■ GIVEN REQUEST ■
In the article on Sebi's dividend policy proposal, at what kind of event did Sinha make his comments?

■ PASSAGE TO READ ■
With many big corporates sitting on huge cash piles, regulator Sebi on Friday said it wants listed companies to have a dividend distribution policy and hoarding of cash should be discouraged. Sebi Chairman U K Sinha said the regulator is working on a proposal to encourage companies to distribute a certain amount of dividend among shareholders for a certain profit made by them. He, however, added that this should not mean that the entire cash should be distributed by the companies.

‘Nobody is asking that the entire cash should be paid, but there should be a dividend policy so there is some amount of certainty that if a company is making an X percentage of profit, then so much will be distributed. We are working towards it, and will take some time, it is in initial stage,’ Sinha said here at a conference on corporate governance.

The comments come at a time when a large number of companies including Infosys, Bajaj Auto and Hero are said to be sitting on large cash piles. There have often been demands that companies with large cash balances should either distribute dividend or use the cash for other business needs.

Noting that there is a strong investor sentiment worldwide against companies hoarding cash and being stingy with dividend payouts, Sinha said Sebi is ‘looking at a method to incentivise corporate India to have a dividend distribution policy’.

‘The world over there is a strong demand and that you are seeing at corporate boards and in annual general meetings there is strong demand that cash hoarding should be discouraged,’ he added.

Pointing out that there is ‘no declared dividend policy in the country,’ Sinha said, shareholders have been demanding that the regulator ensure that at least there is a dividend policy. On the new delisting norms announced by the Sebi board last week, Sinha said the endeavor is to relax the regulations and make it easier for the companies.

■ DATASET EXTRACT ■
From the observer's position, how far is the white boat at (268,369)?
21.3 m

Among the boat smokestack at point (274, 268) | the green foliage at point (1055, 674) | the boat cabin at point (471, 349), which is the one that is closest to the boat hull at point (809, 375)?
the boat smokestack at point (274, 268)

■ EXERCISE OUTPUT ■
At a conference on corporate governance.